今年の初めに来日したジェフ・ベック。エリック・クラプトンとも共演したりしていました。
私は正直、ジェフ・ベックもエリック・クラプトンもそれほど興味はありません。そんな私がこのライブアルバムに興味を持ったのはベースがタル・ウィルケンフェルドだったからです。タル・ウィルケンフェルドはオーストラリア出身の23歳の女性。女性というよりも女の子と言った方がいいような感じのルックスです。
タル・ウィルケンフェルドはジェフ・ベックの来日時には「週刊アスキー」の山崎浩一のコラムのカットや「ロッキング・オン」の山本直樹の4コマ漫画のネタになっていました。
タル・ウィルケンフェルドのリーダーアルバム『トランスフォーメーション』を視聴してみたのですが、ありがちなフュージョンという感じでいまひとつでした。そこで、『ライヴ・ベック3』ではどんなものか聞いてみたわけです。
『Cause We've Ended As Lovers』での中盤からけっこう長いベースソロはちょっと地味な感じですがいい感じです。『You Never Know』ではイントロのスラップがイイですねぇ。この曲ではほとんどスラップで弾いていて、ジェフ・ベックのギターとジェイソン・リベイロのシンセがメインなのですが、きっちりと仕事をしているという感じがします。タル・ウィルケンフェルドのベース全体的に音が太くてブリブリ鳴っている感じです。歌声と顔のギャップの激しい歌手というのは割とよくいますが。楽器を演奏する人でルックスと出している音のギャップが激しい人は珍しいと思います。
ジェフ・ベックのギターもちろん凄いものがあります。とても65歳とは思えないほどの暴れっぷりです。(このライブが行われたのは2007年です) 不思議なことに私にはメロディーやリフもがほとんど頭に残りませんでした。ジミ・ヘンドリックスのライブ音源などを聞くと、インプロヴィゼーションが長く続いたりすることがありますがメロディーやリフは頭に残るのですが、このアルバムではそういうことはありませんでした。全曲インストルメンタルというせいなのか?
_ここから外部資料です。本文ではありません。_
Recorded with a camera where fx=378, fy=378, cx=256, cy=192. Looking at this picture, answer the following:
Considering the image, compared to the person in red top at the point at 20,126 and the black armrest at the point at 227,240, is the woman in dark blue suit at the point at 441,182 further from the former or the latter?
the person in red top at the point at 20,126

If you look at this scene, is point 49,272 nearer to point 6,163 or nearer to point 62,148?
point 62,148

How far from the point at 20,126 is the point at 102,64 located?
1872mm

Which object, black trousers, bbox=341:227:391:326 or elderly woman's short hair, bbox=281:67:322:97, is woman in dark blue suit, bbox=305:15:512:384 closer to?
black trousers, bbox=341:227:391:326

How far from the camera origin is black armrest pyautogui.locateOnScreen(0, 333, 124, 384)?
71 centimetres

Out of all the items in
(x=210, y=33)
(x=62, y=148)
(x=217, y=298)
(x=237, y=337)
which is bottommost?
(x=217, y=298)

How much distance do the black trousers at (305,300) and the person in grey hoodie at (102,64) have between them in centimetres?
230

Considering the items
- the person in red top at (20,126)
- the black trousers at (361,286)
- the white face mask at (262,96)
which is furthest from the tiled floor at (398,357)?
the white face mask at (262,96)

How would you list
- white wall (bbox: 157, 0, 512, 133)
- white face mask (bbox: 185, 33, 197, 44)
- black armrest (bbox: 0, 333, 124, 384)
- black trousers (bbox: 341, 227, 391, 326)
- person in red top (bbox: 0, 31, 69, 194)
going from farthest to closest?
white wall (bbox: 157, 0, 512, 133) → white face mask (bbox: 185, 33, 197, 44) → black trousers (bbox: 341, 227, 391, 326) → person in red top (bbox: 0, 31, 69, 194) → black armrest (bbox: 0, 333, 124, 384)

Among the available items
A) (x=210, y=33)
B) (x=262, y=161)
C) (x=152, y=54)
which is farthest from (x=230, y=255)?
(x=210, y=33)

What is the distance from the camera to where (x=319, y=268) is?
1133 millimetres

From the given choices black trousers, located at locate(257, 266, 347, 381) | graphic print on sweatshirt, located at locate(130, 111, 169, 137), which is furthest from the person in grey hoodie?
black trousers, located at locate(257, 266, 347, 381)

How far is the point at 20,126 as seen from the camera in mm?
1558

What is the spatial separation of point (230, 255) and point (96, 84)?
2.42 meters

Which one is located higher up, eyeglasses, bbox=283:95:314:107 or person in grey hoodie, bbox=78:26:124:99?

私がこのアルバムでジェフ・ベックやタル・ウィルケンフェルドの演奏以上に驚いたのはヴィニー・カリウタのドラムです。有名なドラマーらしいのですが私は今回初めてヴィニー・カリウタの演奏を聞きました。元々はフランク・ザッパスの元で修行していた人でスティング、スマップや中島みゆきの曲でも ドラムを叩いているそうです。とにかくうるさいというか落ち着きの無い感じで、ジェフ・ベックのギターに負けないくらい暴れています。
手数と言うかオカズの多いドラム、歌うようにドラムを叩いているような感じとも言えます。パワフルなドラム、独特の間を感じさせるドラマーというのは聞いたことがありますが こんなに手数が多い人は初めて聞きました。ただリズムキープだけなら機械でもできるけど、この人のドラムは機械では再現不能な自由さというか不規則を感じます。